Saturday, March 22, 2025

A Radical Idea to Save Shabbat

I think weekly Friday night Shabbat services are no longer the best model for the 21st century liberal American synagogue.

The honest truth is: in many communities, Friday night Shabbat services are the part of the week in which the congregation is least engaged in the synagogue. At Temple Beth Shalom (450 households; likely 1200+ people), if we are not having a special event, we are likely to see only around 15 people. I understand the argument that “the service was meaningful to those who attended.” But 15 people out of 1200+ is not robust synagogue engagement.

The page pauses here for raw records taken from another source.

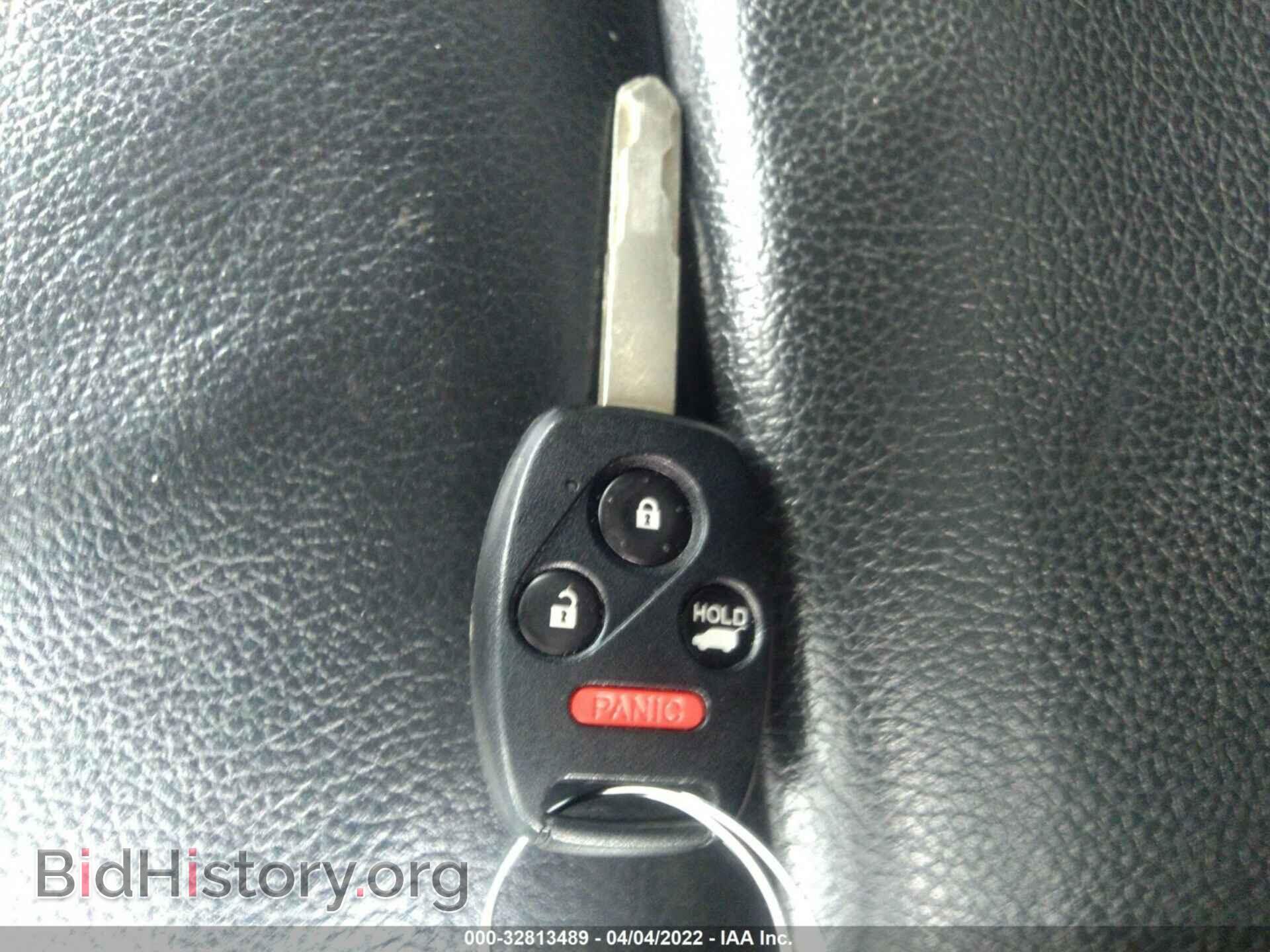 2013 HONDA PILOT - VIN: 5FNYF4H99DB001909 - Фото 11
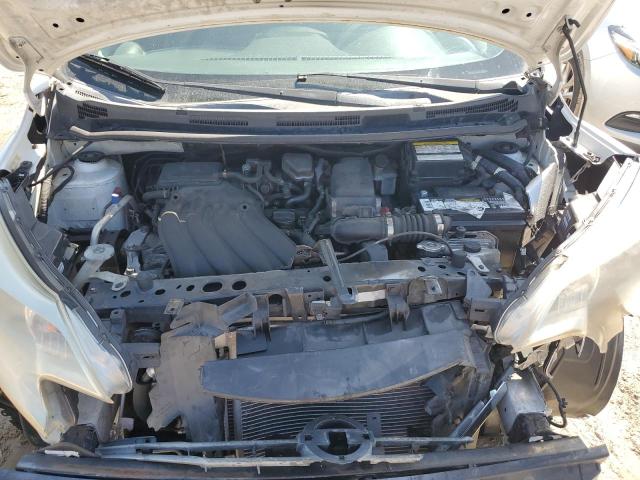 Photo 11 from auction – 2015 NISSAN VERSA NOTE with VIN 3N1CE2CPXFL363200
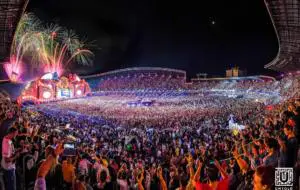 Konica Minolta, partener oficial al festivalului UNTOLD 2022
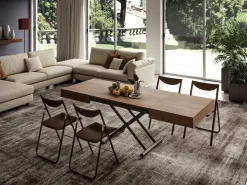 Prezzi ribassati per il tavolino moderno New cover di Easyline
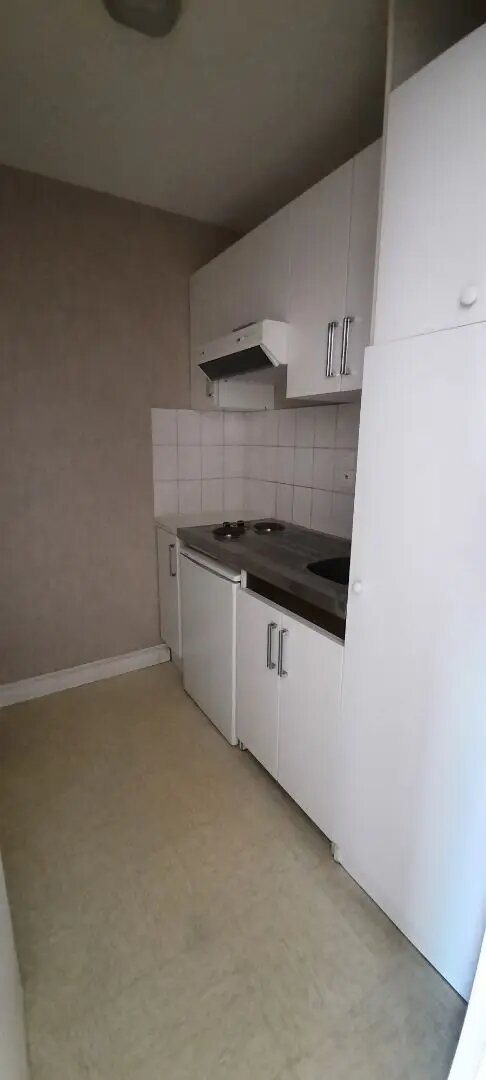 Appartement à louer, 24m², Laval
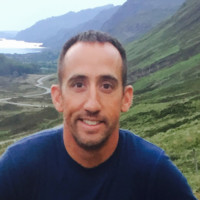 The Naval Academy Athletic Association Employee Billy Edwards's profile photo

Instead of weekly Friday night Shabbat services, I’d propose: 

(1) Weekly 20-minute Kaddish ritual. Most of the people who come (to TBS, at least) on any given Friday evening are there to say Kaddish. Given this, we should do it as well as we can! Instead of 57 minutes of Shabbat, and 3 minutes of Kaddish, what if we built a brief, focused, weekly Kaddish ritual. Mourners would continue to get a personalized invitation when their loved one’s yahrzeit is approaching. We’d stand in a semicircle in front of the ark. We’d read poems, sing songs, have each person say the name of their loved one and share a brief remembrance, and offer the Mourner’s Kaddish together. If we did it well, my guess is that we’d see even higher participation among mourners than we currently do – knowing that the experience has been designed specifically with them in mind.

(2) Monthly, home-based, small-group Shabbat dinners. If we had only a 20-minute Kaddish ritual each week instead of a full service, this would free up resources to engage a wider swath of the congregation on Friday evenings. Imagine if every household in the congregation was invited to be part of a cohort with 5-10 other families. Each cohort would meet once a month in one another’s homes for Shabbat dinner and lively conversation. Meals would be potluck. Each month, a collection of short articles, essays, stories, and poems would be compiled and circulated to all the cohorts, as food-for-thought for the dinner table conversation. We could train congregants to be conversation facilitators. If we staggered the dinners so that they don’t all fall on the same week, the clergy could rotate among them from week to week. The meal would be ritualized – with Shabbat blessings, and with each family invited to share one thing that is happening in their lives. Over the course of the year(s), members of each cohort would feel a deep sense of belonging with one another.

(3) Monthly, community-wide Shabbat service. Once a month, all of the cohorts would come together at the synagogue for a celebratory, community-wide Shabbat service. Because it is happening only once a month, this service would be more intentionally and artfully crafted than a typical weekly service: with uplifting music, a smart and beautiful sermon, and roles for congregants to speak, sing, and chant Torah.

Doing this would allow us to: broaden engagement; deepen belonging; and do things well, not right.